Fashion
The Jilly Cooper Effect Has Hit Fashion
If you’re currently devouring the shoulder pads, pussy-bows and pie-crust collars with as much relish as the sexually-charged plot lines while watching Rivals, then you’re in good company. The fashion in the Disney+ adaptation of Jilly Cooper’s ’80s literary romp is as deliciously Lurex laden as one would hope from a period piece about power plays in power silhouettes. Call us nostalgic, but do some of the Quality Street-coloured peplums, ruched leg-of-mutton sleeves and Pat Butcher-esque costume jewellery actually kind of work? Perhaps we’ve been blinded by all the bonking (sex appeal is, after all, one of the biggest trends of next season!), but several big-name brands also concur that there’s much to reassess in the bold, brash style tropes of a decade that celebrated excess.
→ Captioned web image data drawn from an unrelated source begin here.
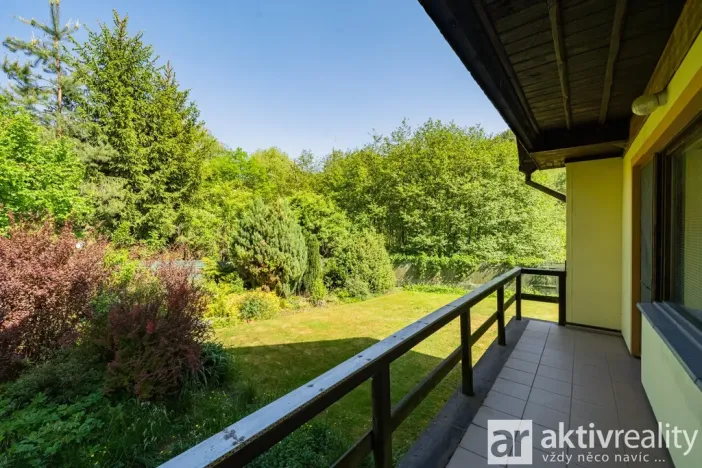 Prodej rodinného domu, Mšeno - Vojtěchov, 150 m2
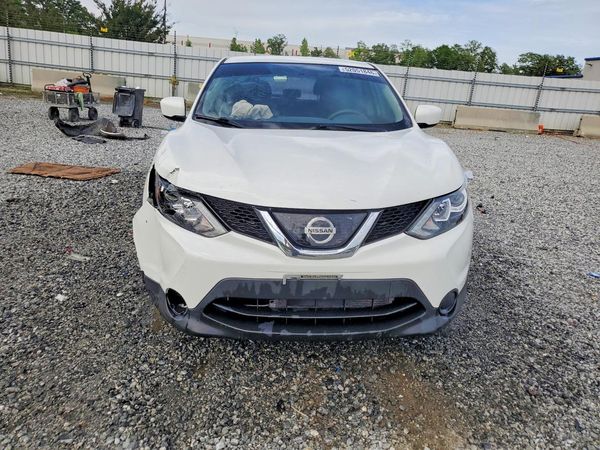 2019 NISSAN ROGUE SPORT
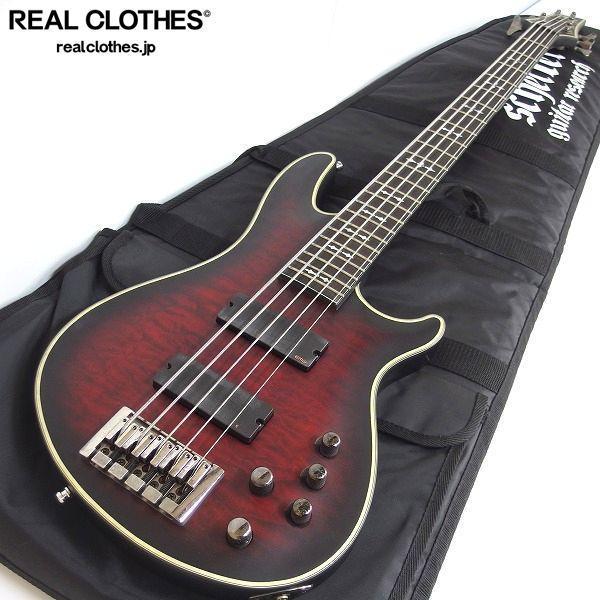 ☆SCHECTER/シェクター Diamond Series HELLRAISER EXTREME-5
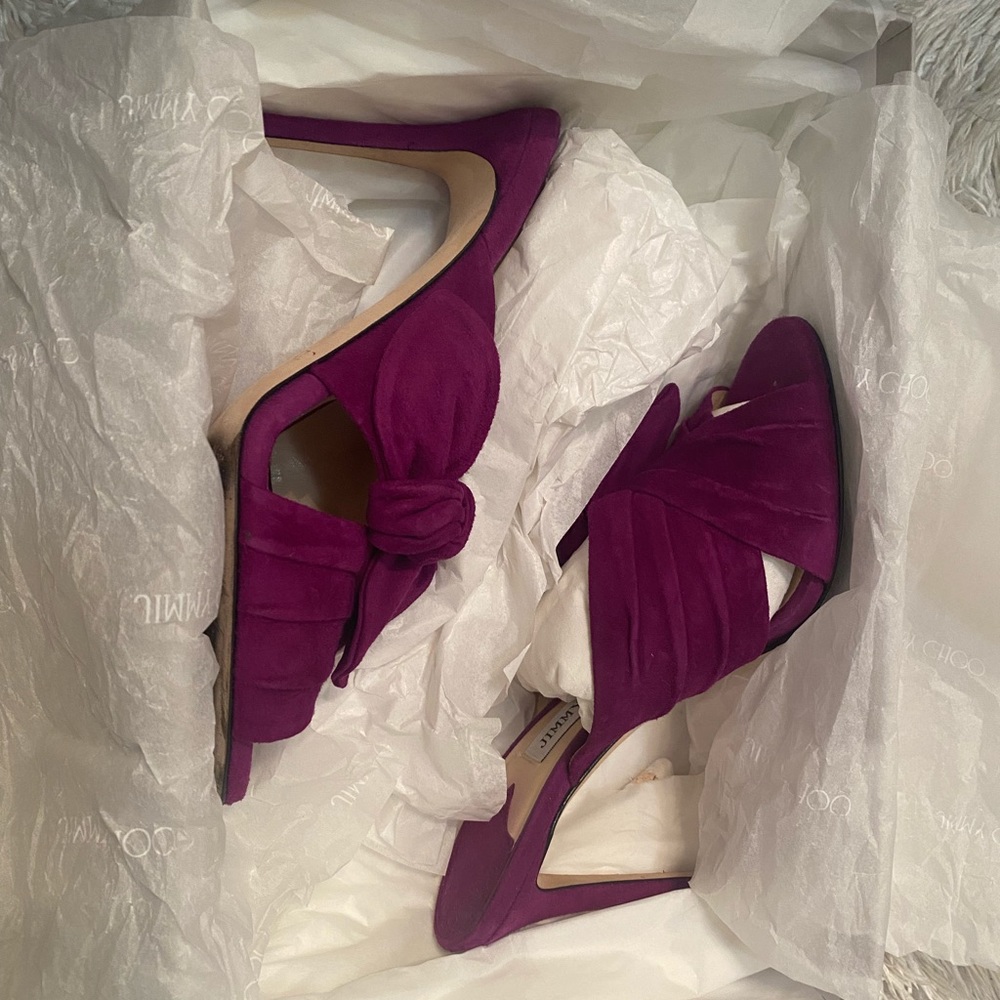 Jimmy Choo Shoes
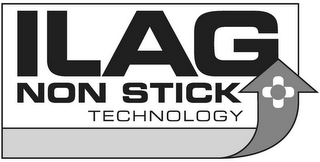 ILAG NON STICK TECHNOLOGY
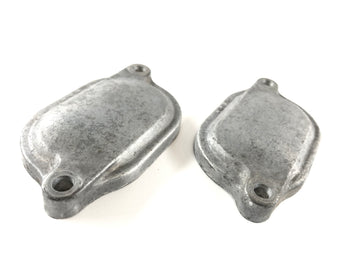 Honda XL 500 S PD01 [1982] - Valve cover set pair - 0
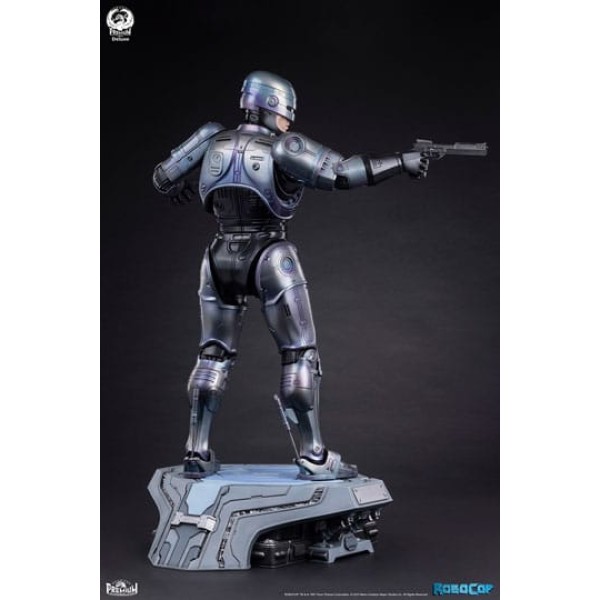 Robocop (Deluxe Edition) 1/3 Scale Statue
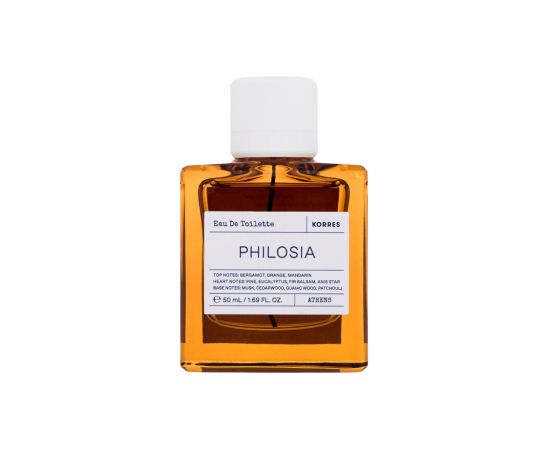 Korres Philosia 50ml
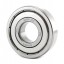 F04010207 suitable for Gaspardo [ZVL] - Deep groove ball bearing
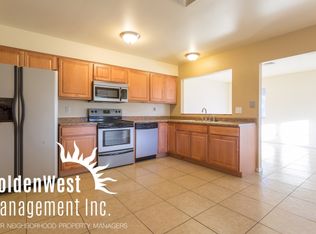 4047 E Hartford Ave, Phoenix, AZ 85032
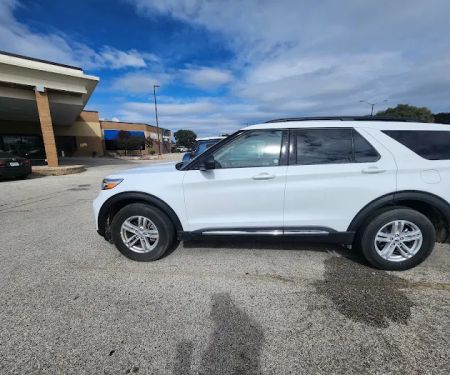 Avis Car Rental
“In the period that we live in, it’s always a comeback to something else,” said Nicolas Di Felice of the industry’s cyclical nature. While the Courrèges designer, like Pieter Mulier at Alaïa, experimented with the idea of continuous loops in clothes, time-travelling creative Nicolas Ghesquière landed slap back in the ’80s via the Renaissance. It worked! His exaggerated cinched and puffed-sleeved Louis Vuitton pieces came in colour-pop stripes with fistfuls of beaded necklaces jangling down the chevrons. “If you don’t put yourself in aesthetic danger every season, you’re not playing the game of fashion,” Ghesquière told Vogue. Brave is the LV ambassador (Zendaya, perhaps?) who will take those zingy pedal-pushers for a spin next spring.
But then again, Londoners – who already swear by Talia Byre’s Dennis the Menace-striped tops for off-kilter daywear – will also be doubling down on her signature print with matchy-matchy draped jersey tops and leggings that called to mind the fitness aesthetic of the more-is-more era. Vogue staffers are already plotting out their pre-orders for the – wait for it – wrap dress that’s bounding into view (as well as Dennis, Byre was inspired by the feel-good Pantones of cartoon favourites Scooby-Doo and The Flintstones).
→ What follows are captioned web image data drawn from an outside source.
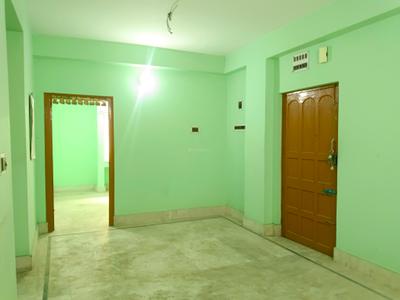Living Room Image of 1000 Sq.ft 2 BHK Apartment / Flat for rent in Ambika Residency, Dum Dum Kolkata for Rs. 17000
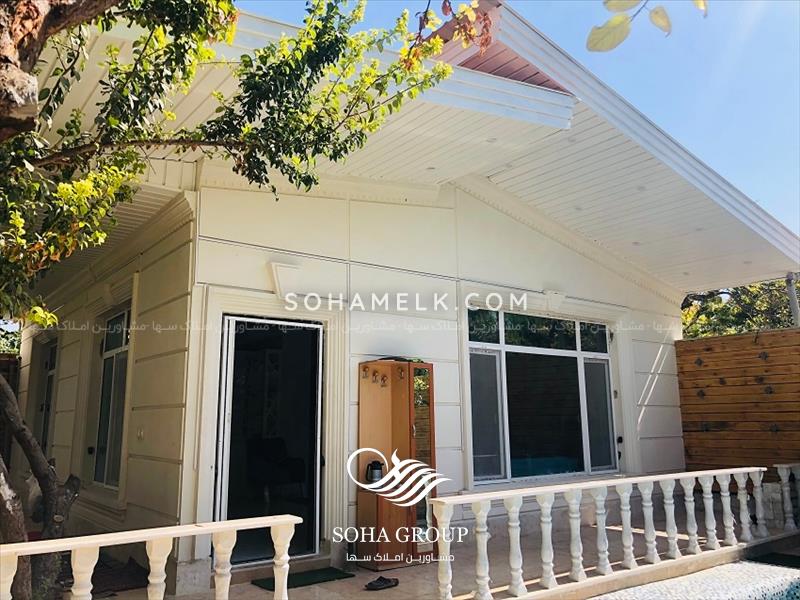 فروش باغ ویلا در مجموعه باغ ویلا در لم آباد ملارد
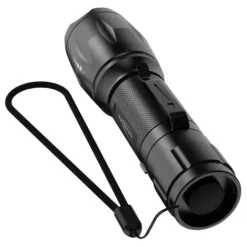 ANSMANN AG LED Taschenlampe Action 400 UV batteriebetrieben^ Taschenlampen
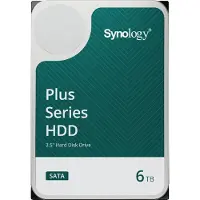 Synology Hdd Plus Series Hat3300 3.5´´ 6tb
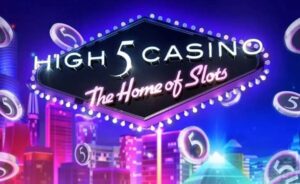 high5casino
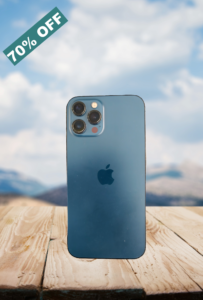 iPhone 12 Pro Max (5G)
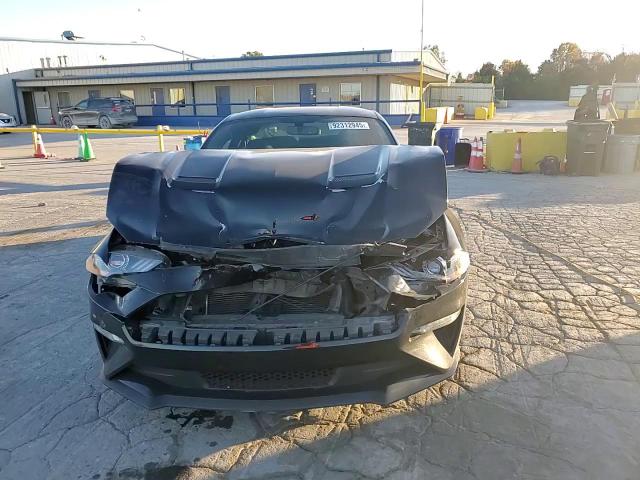 2020 Ford Mustang Gt VIN: 1FA6P8CF2L5132906 Lot: 92312945
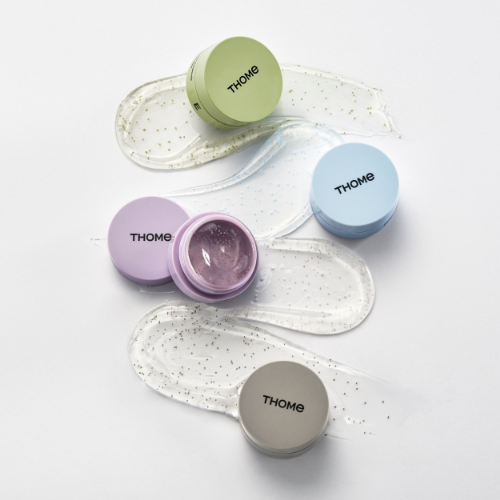 Thone - Boost Ampoule 4-Type Kit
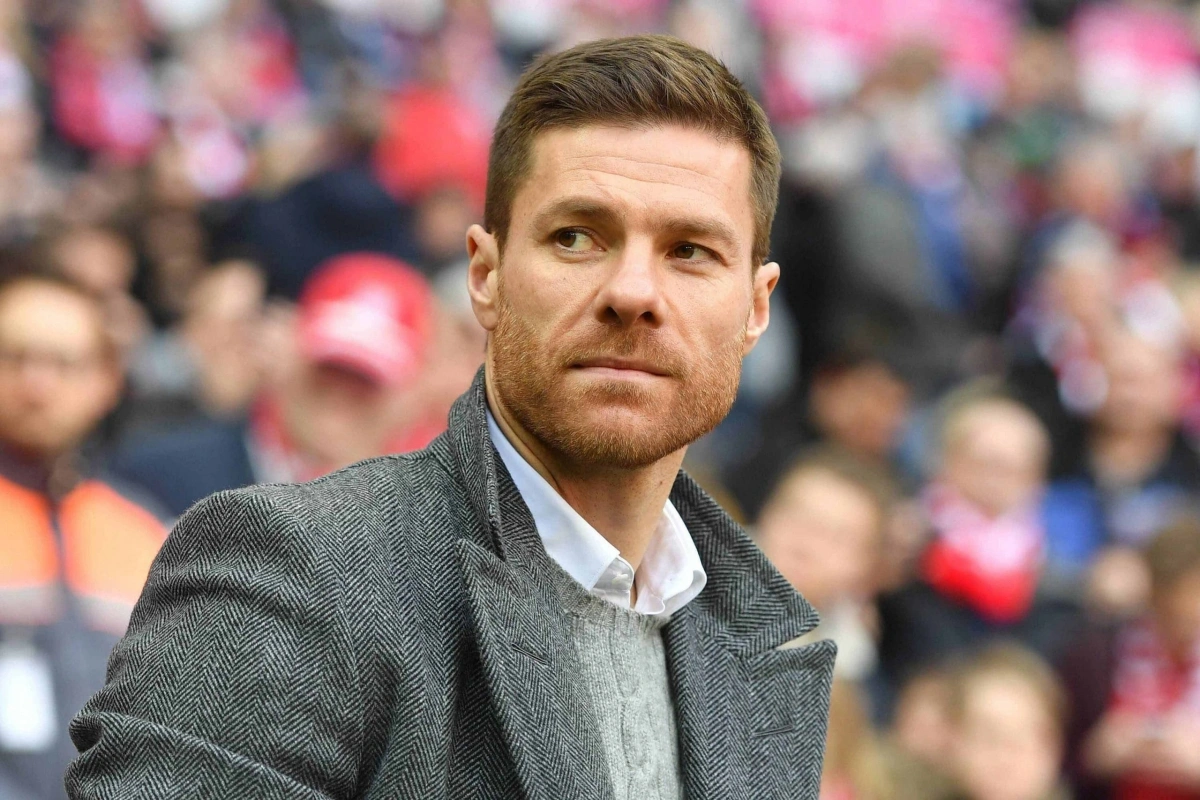 Xabi Alonso “Bavariya”nın baş məşqçisi ola bilər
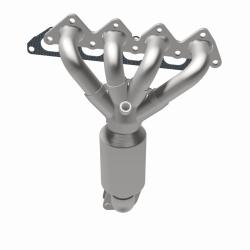 MAG Converter Direct Fit Magnaflow 452035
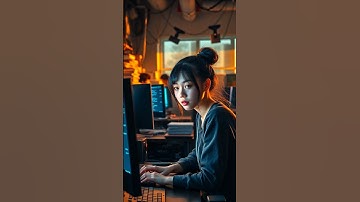 AI Creates Its Own Game: The Future of Gaming! #Shorts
The easiest way to tap into the ’80s resurgence is to size up your suiting. Saint Laurent was one of the most lauded shows across the board, thanks to Anthony Vaccarello’s homage to the house founder’s signature boss-man tailoring, complete with bookish spectacles worn on the runway by Bella Hadid. God that layered-up look – think: aviators, bombers and trenches thrown over louche office separates – had swagger. Almost as much as the brocade and lace eveningwear centred around boxy jackets with shoulder pads that jutted out (excellent for bagging your spot at the bar) and ruffled miniskirts in canary colourways. If Saint Laurent has, in past seasons, been the progenitor of naked dressing, the YSL woman is now letting her inner maximalist loose. Finally, she won’t be cold.
Stella McCartney also read the strong-shouldered suit and capacious trench coat memo, and proved that great design never comes second to the environmental manifesto she has always made a priority. Editor favourite Julien Dossena continued the piled-on aesthetic he does so well at Rabanne, with foil-decorated basics under big sheeny blazers for a futuristic spin on tailored-but-fabulous fashion. And there were flashes of Jane Fonda-esque style – from Miu Miu’s stacked belts to Vivienne Westwood’s leotards over leggings – elsewhere during a month that left the notion of quiet luxury in the dust. Like Jilly Cooper – sorry, we mean fellow ’80s icon Cyndi Lauper – would say, girls just wanna have fun for spring/summer 2025.